> **WHAT THIS TASK INVOLVES**
An exact repeat is needed of the lines from the one with "Resultate Überexpression beider" through the last line of the data below. Please omit the pictures.

> **INPUT DATA**
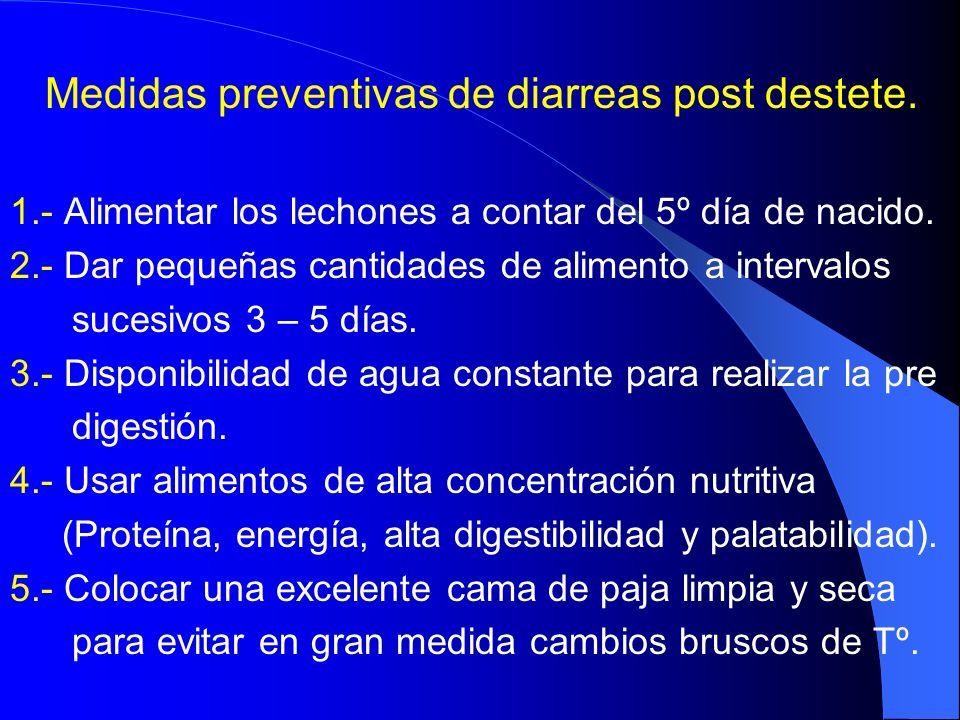 Medidas preventivas de diarreas post destete. 1.- Alimentar los lechones a contar del 5º día de nacido. 2.- Dar pequeñas cantidades de alimento a inte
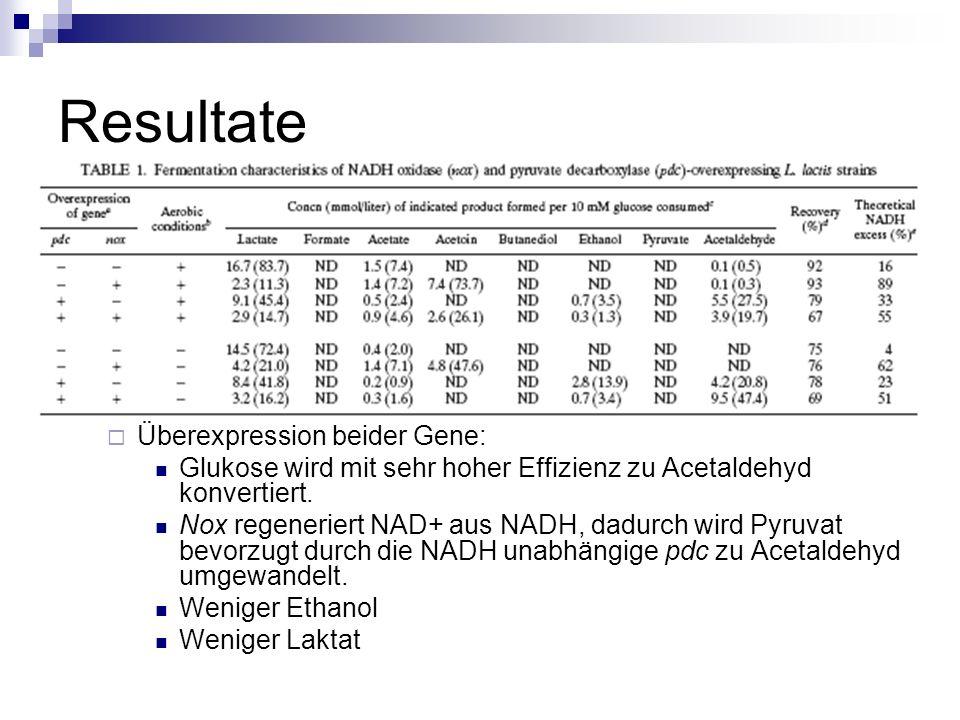 Resultate Überexpression beider Gene: Glukose wird mit sehr hoher Effizienz zu Acetaldehyd konvertiert.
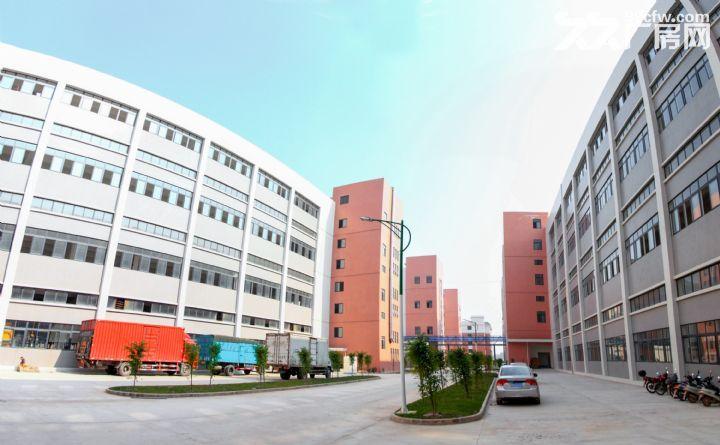 罗定双东环保工业园标准厂房出租-图(2)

> **OUTPUT FOR THIS TASK**
 Resultate Überexpression beider Gene: Glukose wird mit sehr hoher Effizienz zu Acetaldehyd konvertiert.
 罗定双东环保工业园标准厂房出租-图(2)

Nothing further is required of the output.